Flowers may be held in clusters (racemes) up to 12 centimetres long. Blooms are white to cream, fragrant and usually profuse. Flowers are similar in appearance to those of the grevilleas their close relatives.
The specimen illustrated, from our cold climate garden, has rather sparse flowers. This was cutting grown plant and this was probably its first flowering. We expect more extensive blooming in the future.
Lomatia fraseri flowers in summer. Blooms are followed by follicles up to three centimetres long. Each follicle carries a number of winged seeds. Follicles ripen from April to October when seeds are released.
Lomatia fraseri grows on the margins of cool and warm-temperate rainforest in mountain areas, from Vic. to the Tenterfield district in northern NSW. The species copes well with our inclement climate.
In New England National Park, east of Armidale also in northern NSW, this is one of the dominant understorey shrubs.

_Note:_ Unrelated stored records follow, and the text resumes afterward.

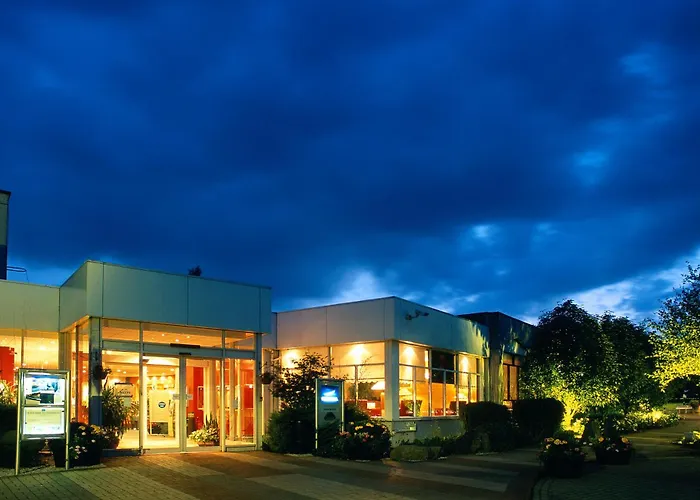 Novotel Coventry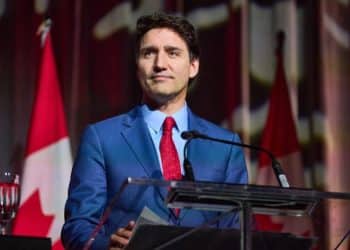 Justin Trudeau to resign as Canada prime minister and Liberal Party leader
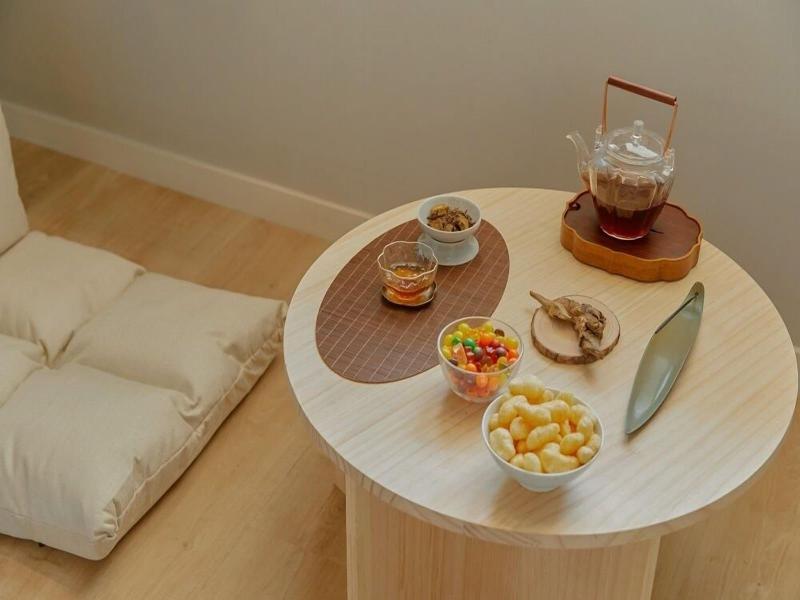 Annk Hotel Cheonan Seongjeong image
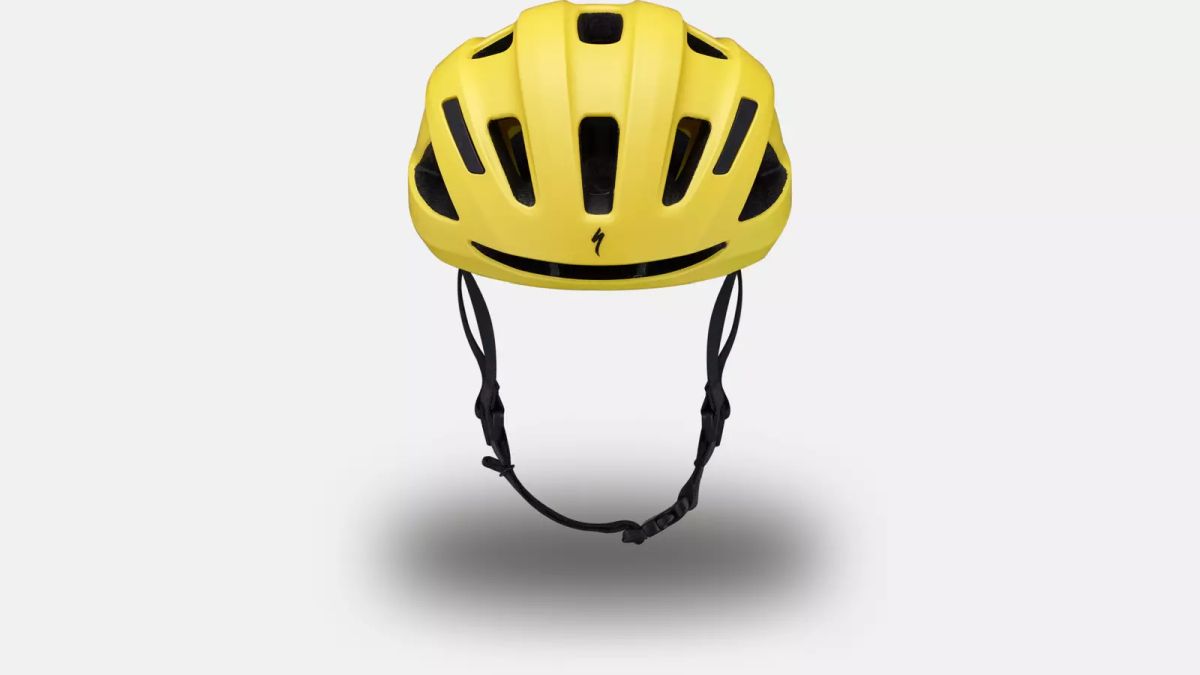 Casco De Ciclismo Specialized Align II Mips CE Sulfur
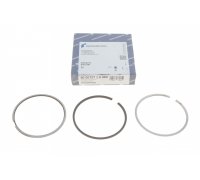 Комплект поршневых колец (+0,50) Volkswagen Passat B6 / Фольксваген Пассат Б6 2.0TDI 2005-2010 800072710050 KOLBENSCHMIDT (Германия)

There is a bewildering range of leaf shapes in these populations. Some plants, in the park, may be hybrids with L. silaifolia as the other parent.
A fragrant addition to the garden.
Propagate by seed or cuttings.
The genus name is from the Greek, loma meaning border or fringe. This refers to the papery wing around the seed.
The species name refers to Charles Fraser, the first superintendent of the Sydney Botanic Gardens.